# any one here knows Cuckoo Maran chickens?



## spidy1 (Jan 9, 2014)

my buff orpington mix hen hatched a cuckoo maran/rhode island red cross chick, im trying to tell if its a girl or boy, from everything I am reading online its a girl, bc/ marans have larger combs exc, if it was purebred RR I would say cock, this is the only chick hatched so I have nothing to compare to, it is 3-4 +- months, caries its self just like the RRs, very shy/submissive with all other chickens, wont leave "mom". pics, 1 with "mom", 1 with dad, 1 with real mom.


----------



## spidy1 (Jan 9, 2014)

looked... er... found my calendar the chick was hatched right around July 28th so makes it around 2 months


----------



## Goat_Scout (Mar 23, 2017)

I love Cuckoo Marans! They lay beautiful eggs. 

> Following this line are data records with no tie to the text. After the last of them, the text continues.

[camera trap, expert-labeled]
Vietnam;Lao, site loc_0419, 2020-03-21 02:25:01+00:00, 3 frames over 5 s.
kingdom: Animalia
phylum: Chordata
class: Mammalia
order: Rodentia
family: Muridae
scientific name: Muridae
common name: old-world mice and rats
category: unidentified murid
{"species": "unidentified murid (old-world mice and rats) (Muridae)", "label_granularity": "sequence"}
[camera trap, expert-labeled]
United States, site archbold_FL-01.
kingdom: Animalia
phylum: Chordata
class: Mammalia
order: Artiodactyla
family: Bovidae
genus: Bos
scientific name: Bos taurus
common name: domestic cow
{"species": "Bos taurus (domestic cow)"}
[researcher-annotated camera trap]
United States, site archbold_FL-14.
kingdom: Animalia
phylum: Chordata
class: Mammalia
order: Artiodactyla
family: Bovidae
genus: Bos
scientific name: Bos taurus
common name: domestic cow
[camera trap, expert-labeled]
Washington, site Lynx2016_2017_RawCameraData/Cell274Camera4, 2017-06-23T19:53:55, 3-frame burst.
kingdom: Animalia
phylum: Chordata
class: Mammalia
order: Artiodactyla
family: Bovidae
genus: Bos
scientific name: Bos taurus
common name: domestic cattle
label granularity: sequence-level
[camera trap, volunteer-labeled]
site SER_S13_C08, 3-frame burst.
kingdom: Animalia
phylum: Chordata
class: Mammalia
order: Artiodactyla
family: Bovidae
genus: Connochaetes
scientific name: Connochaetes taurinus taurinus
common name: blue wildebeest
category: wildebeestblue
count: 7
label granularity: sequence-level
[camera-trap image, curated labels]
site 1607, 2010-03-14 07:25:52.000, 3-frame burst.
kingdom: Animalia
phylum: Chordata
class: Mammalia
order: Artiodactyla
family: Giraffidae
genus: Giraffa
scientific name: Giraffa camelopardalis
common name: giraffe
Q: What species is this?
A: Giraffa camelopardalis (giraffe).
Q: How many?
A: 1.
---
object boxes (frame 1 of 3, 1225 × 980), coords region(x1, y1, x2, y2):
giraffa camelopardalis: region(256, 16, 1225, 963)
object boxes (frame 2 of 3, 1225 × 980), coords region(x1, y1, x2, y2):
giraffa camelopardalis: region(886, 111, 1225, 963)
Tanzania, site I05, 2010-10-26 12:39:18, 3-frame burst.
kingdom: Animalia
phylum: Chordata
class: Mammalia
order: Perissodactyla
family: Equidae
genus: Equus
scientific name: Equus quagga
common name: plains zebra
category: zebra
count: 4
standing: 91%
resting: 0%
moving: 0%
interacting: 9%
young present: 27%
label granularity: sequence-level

I can’t see his/her sickle or hackle feathers very well in the photos, but judging by his/her comb, I’m guessing cockerel.


----------



## Old Post Farm (Nov 15, 2017)

i agree


----------



## spidy1 (Jan 9, 2014)

its hackle... there are new feathers coming in on its neck that are more tanish than gray bared, they are usly smooth down but it DOES NOT like being handled, I dont want another rooster


----------



## SalteyLove (Jun 18, 2011)

So did you hear a crow yet?

In my area, your red hens would be called Production Reds, not Rhode Island Reds. I'm not sure if that makes any difference to your gender determination. True Rhode Island Reds are a much deeper red color and certainly not defferent to other birds.


----------



## spidy1 (Jan 9, 2014)

no crow yet, I have 2 RR and 1 production red, the RRs are picking each other so you can see the lighter under coat, production reds have 1-3 white tipped feathers in there tail, Roadys have black...


----------



## Old Post Farm (Nov 15, 2017)

cool hope she starts laying for you


----------



## spidy1 (Jan 9, 2014)

when is the oldest they start to crow?
EDT: the RR in the first pic is the mother before the picking.


----------



## Old Post Farm (Nov 15, 2017)

well i have a roo hatched in april that just started crowing end of september just six months old so i would say that is probably the oldest, but also they usually start crowing once they get their big rooster feathers.


----------



## Old Post Farm (Nov 15, 2017)

does your maran have any rooster feathering?


----------



## spidy1 (Jan 9, 2014)

well, not realy... it is the dark one by the Buff mix (hiding from it's dad) Big Boy picks on it but Buff protects it


----------



## Old Post Farm (Nov 15, 2017)

i would say pullet if it isn't crowing and no rooster like feathers


----------



## spidy1 (Jan 9, 2014)

I am about 99% sure "Young Gun" is a girl...she is about the same size as her birth mom, and doesn't have any rooster feathers!


----------



## MadCatX (Jan 16, 2018)

Those reds look like new hampshires. I have those and Bantams, and some leghorns too.


----------



## Einhorn (Jan 2, 2014)

The only part that worries me is the rooster picking on young gun. I assume, -perhaps incorrectly- that chickens know what sex their comrades are!


----------



## spidy1 (Jan 9, 2014)

I know right


----------



## spidy1 (Jan 9, 2014)

Young Gun is a GIRL!!!!!!!!!!!!!!!!!!!! I got a tiny egg!!!!:run:


----------